Memory Asymmetry Creates Heteroclinic Orbits to Nash Equilibrium in Learning in Zero-Sum Games

Code for reproducing results in the paper "Memory Asymmetry Creates Heteroclinic Orbits to Nash Equilibrium in Learning in Zero-Sum Games".

About

Learning in games considers how multiple agents maximize their own rewards through repeated games. Memory, an ability that an agent changes his/her action depending on the history of actions in previous games, is often introduced into learning to explore more clever strategies and discuss the decision-making of real agents like humans. However, such games with memory are hard to analyze because they exhibit complex phenomena like chaotic dynamics or divergence from Nash equilibrium. In particular, how asymmetry in memory capacities between agents affects learning in games is still unclear. In response, this study formulates a gradient ascent algorithm in games with asymmetry memory capacities. To obtain theoretical insights into learning dynamics, we first consider a simple case of zero-sum games. We observe complex behavior, where learning dynamics draw a heteroclinic connection from unstable fixed points to stable ones. Despite this complexity, we analyze learning dynamics and prove local convergence to these stable fixed points, i.e., the Nash equilibria.

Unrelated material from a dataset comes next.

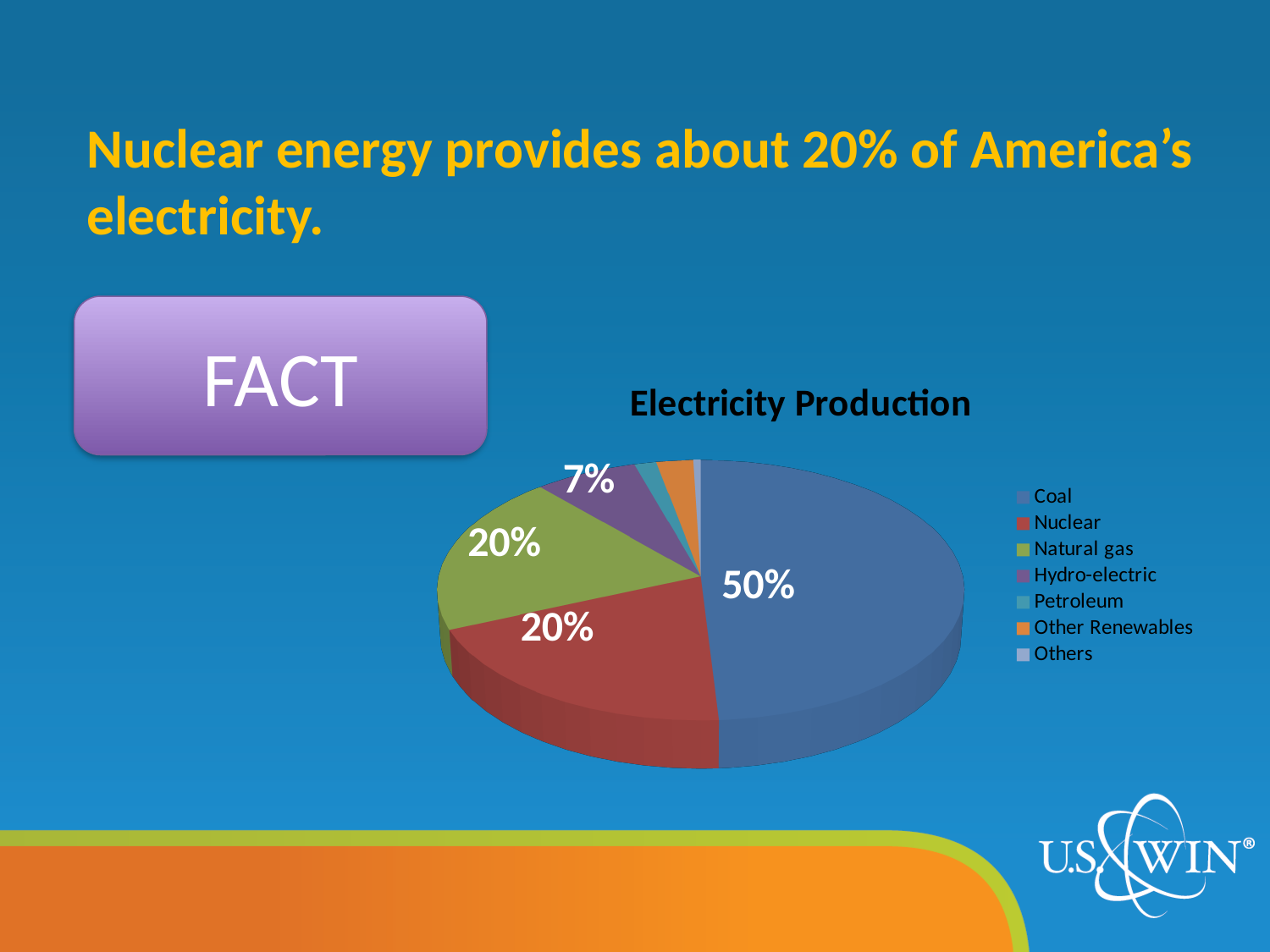
How many categories does the legend list? 7 What share of electricity production does Hydro-electric account for? 7% What kind of chart is shown on the slide? pie chart What colour is the Coal slice? blue Which category has the largest slice of the pie? Coal What share of electricity production does Coal account for? 50% What share of electricity production does Natural gas account for? 20% What share of electricity production does Nuclear account for? 20% What is the chart's title? Electricity Production What is the difference between the Coal share and the Nuclear share? 30% What is the difference between the Nuclear share and the Hydro-electric share? 13% Which is larger, the Coal slice or the Natural gas slice? Coal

We identify the mechanism driving this convergence: an agent with a longer memory learns to exploit the other, which in turn endows the other's utility function with strict concavity. We further numerically observe such convergence in various initial strategies, action numbers, and memory lengths. This study reveals a novel phenomenon due to memory asymmetry, providing fundamental strides in learning in games and new insights into computing equilibria.

Installation

This code is written in Python 3. To install the required dependencies, execute the following command: $ pip install numpy

How to use

Please run the target script as follows:

$ pytyon3 cMMGA_210.py

• cMMGA_210.py outputs the data for Fig. 1 (right panel) and Fig. 3.
• dMMGA_210.py, dMMGA_220.py, and dMMGA_221.py output the data for Fig. 4-A, B, and C, respectively.
• dMMGA_310.py and dMMGA_410.py output the data for Fig. 5-A and B, respectively.
• Fig. A1 is generated by the statistical data output by all the codes of "dMMGA_[m][nx][ny].py".
• Fig. A2 (the left and center panels) is generated by the statistical data output by all the codes of dMMGA_310.py.

Size of text files

All codes output text files of time series. The sizes of the files output by the preset parameters are estimated as 10MB in cMMGA_210.py, 100MB in dMMGA_210.py, 400MB in dMMGA_220.py dMMGA_221.py dMMGA_310.py, and 800MB in dMMGA_410.py, respectively.

Citation

If you use our code in your work, please cite our paper: @article{fujimoto2023memory, title={Memory Asymmetry Creates Heteroclinic Orbits to Nash Equilibrium in Learning in Zero-Sum Games}, author={Fujimoto, Yuma and Ariu, Kaito and Abe, Kenshi}, journal={arXiv preprint arXiv:2305.13619}, year={2023} }